Только здесь я охолонул немного. Присел на свободную скамейку, вытер мокрое от пота лицо и затылок. Почувствовал голод. Вспомнил, что в сундучке у меня лежит дюжина сырых яичек, вынутых спозаранку из-под несушек, и прихваченный перед самым уходом сохнувший на крылечке круг домашнего сыра. Тюкая о лоб яички, я выпивал их одно за другим разом, выбрасывая скорлупки на низкую траву свежескошенного газона. Потом погрыз, едва не сломав зубы, твердый, как камень, сыр, и снова принялся за яйца, пока все до единого не выпил. Когда я бросал за спину последнюю скорлупку, ко мне подошел замковый сторож, толканул в плечо и сказал:
— Здесь тебе, милок, не деревня. Здесь дорогое для народа место, святое. А ну, мигом подбери скорлупу, не то дубинкой огрею.
Хотелось мне вмазать ему по заячьей губе, залепить кулаком промеж гноящихся с пересыпу зенок, но я удержался, полез в карман, развернул пергамент, вытащил сотенную бумажку и, плюнув на нее, налепил сторожу на лоб со словами:
— Получай, орел, и сам убери. Уберешь? Довольно?
— Вестимо, уберу, паныч. Да она мне и пригодится, скорлупа эта, живу-то я за городом и старуха моя на участке кур держит. А может, паныч пожелает взглянуть на меч, по которому до сего дня кровь течет, как живая. Я отведу, за десятку всего отведу, покажу, все расскажу, растолкую.
Покуривая сигарету, я глядел, как старый хрыч с выпирающей из штанов грыжей ползает по газону, собирает скорлупки, сминает с хрустом в руке и в карман прячет. Не было у меня охоты точить с ним лясы, осматривать сочащийся кровью меч, рану, открывающуюся раз в год в каком-то там гробу, и я перебрался со скамейки во двор, к невысокой каменной стене, окружавшей замок. Сел бочком на эту стену, поставил рядышком сундучок и стал глядеть на правый берег реки, где жил в одноэтажном домике Франек.

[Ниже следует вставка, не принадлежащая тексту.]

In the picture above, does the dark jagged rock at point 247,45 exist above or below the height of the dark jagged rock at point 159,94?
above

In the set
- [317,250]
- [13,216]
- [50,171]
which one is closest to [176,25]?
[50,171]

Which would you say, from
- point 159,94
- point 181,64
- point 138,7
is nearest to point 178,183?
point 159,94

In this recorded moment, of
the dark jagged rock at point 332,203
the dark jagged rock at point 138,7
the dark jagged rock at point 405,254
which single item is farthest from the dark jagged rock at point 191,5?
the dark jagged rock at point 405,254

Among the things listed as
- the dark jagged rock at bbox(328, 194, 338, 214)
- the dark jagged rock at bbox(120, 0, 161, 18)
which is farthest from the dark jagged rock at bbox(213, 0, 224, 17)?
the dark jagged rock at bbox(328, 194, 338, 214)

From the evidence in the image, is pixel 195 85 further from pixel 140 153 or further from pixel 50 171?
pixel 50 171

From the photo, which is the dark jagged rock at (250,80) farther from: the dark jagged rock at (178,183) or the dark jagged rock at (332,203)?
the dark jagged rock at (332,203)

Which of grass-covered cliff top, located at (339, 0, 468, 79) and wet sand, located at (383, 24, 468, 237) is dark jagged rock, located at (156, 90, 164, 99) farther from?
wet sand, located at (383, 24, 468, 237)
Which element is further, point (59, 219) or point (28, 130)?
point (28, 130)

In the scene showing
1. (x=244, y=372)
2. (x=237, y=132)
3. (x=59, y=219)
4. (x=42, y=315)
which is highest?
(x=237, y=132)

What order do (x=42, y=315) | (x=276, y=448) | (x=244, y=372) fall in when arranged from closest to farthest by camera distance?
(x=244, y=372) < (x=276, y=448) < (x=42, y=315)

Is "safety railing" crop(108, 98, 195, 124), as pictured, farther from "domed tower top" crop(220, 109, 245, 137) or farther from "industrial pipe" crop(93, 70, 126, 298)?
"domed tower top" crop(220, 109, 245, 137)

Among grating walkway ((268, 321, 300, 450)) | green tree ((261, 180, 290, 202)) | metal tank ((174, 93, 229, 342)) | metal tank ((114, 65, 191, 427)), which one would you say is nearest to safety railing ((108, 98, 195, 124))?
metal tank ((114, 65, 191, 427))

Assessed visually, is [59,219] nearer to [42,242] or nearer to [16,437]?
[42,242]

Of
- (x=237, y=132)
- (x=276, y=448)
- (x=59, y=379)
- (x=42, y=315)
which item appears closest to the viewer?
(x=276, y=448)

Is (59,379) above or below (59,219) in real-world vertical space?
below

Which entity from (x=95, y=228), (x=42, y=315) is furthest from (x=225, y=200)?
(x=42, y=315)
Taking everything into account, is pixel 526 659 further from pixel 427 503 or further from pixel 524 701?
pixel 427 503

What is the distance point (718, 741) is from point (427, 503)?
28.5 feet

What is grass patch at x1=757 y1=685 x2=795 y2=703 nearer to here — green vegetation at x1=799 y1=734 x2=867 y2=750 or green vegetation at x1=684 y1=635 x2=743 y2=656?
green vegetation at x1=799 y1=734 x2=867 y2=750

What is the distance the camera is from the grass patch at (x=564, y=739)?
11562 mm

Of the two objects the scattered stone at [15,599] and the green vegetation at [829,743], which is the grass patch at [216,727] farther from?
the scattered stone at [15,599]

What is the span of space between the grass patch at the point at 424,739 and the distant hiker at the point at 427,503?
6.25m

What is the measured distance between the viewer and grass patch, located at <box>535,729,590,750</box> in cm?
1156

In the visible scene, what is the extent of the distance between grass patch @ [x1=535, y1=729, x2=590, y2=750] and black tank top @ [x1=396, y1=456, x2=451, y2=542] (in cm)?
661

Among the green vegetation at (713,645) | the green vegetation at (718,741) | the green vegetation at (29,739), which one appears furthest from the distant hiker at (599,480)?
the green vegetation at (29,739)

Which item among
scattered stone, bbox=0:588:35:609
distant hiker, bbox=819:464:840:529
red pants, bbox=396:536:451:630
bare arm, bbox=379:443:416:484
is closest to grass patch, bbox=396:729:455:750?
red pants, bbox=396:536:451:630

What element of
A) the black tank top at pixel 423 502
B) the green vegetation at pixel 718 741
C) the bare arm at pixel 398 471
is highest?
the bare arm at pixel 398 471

Город, каким я его отсюда видел, словно гашеной известью облитый, сверкал и искрился. Зной, отражаясь от жестяных крыш, от красной черепицы, от тысячи окон, ослеплял, будто ты смотрел в огромное зеркало, перед которым горели тысячи свечей, тысячи керосиновых фонарей. Только в той стороне, где жил Франек, было по-мышиному, по-крысиному серо. И не диво: из прочитанных книжек я знал, что та округа всегда обслуживала замок. Жили в ней повара, прислуга, хлопотавшая у очагов, при вертелах, вычищавшая королевские конюшни, нужники, вывозившая мусор, скапливавшийся во дворе за день, резавшая телят, волов, в бессчетном множестве птицу, душившая молодых голубей так, чтобы из них кровь не вышла, свертывавшая шеи куропаткам, перепелам, сдиравшая шкуры с лесного зверья, потрошившая его, промывавшая в лоханях требуху, сваливаемую в ночовки, свозившая дрова из лесу, раздувавшая тлеющий древесный уголь, поливавшая водою двор, мывшая каменные полы теплой водой со щелоком, настоянным на золе, обстирывавшая всех придворных.
Когда же король со свитой покинул замок, в этой сермяжной, крысиной околице поселились самые бедные ремесленники, голытьба, воришки, спавшие весь божий день и выходившие на промысел вместе со своей воровской звездою, бандиты разные, помельче и покрупнее, которых любой мог попросить всадить нож под ребро старой тетке, сидящей на деньгах, полоснуть по спине соперника, добивающегося купеческой дочки, привязать мешок с камнем на шею чиновнику из магистрата, адвокату, лекарю и пустить на дно реки с вечным проклятьем. Вот где жил Франек, дружок мой деревенский, знающий с грехом пополам лишь таблицу умножения, печатную букву в молитвеннике да песенки, подобранные в поле.
Впрочем, не все ли мне равно, где он живет. Побуду у него недельку, от силы месяц, пока чего-нибудь не придумаю, не найду местечка почище. Но прежде чем я от него съеду, прежде чем выкачусь хотя бы посреди ночи, должен я подучить себя, Ендруся, молодца с медвежьими ухватками, не знающего, куда девать руки, ноги, болтающиеся отдельно от тела. Не скажу, чтобы я не старался, не мудрил над собой, вернувшись с военной службы. Но, несмотря на все мое усердие, хоть я и торчал перед зеркалом, над водой часами, обрабатывал свое лицо, улыбки к нему приклеивал, улыбочки, глаза прищуривал, даже тот старый хрыч с грыжей, который небось лет тридцать назад притащился в город из какого-нибудь окрестного села, сразу усек, что я деревенский, ягодный, лопуховый, что сидит во мне мужичишка пугливый, стыдливый, коровья лепеха, которую можно поддеть кончиком сапога, а она и не пикнет, не огрызнется, только поблагодарит покорно, да еще поцелует загаженный носок, вонючее голенище.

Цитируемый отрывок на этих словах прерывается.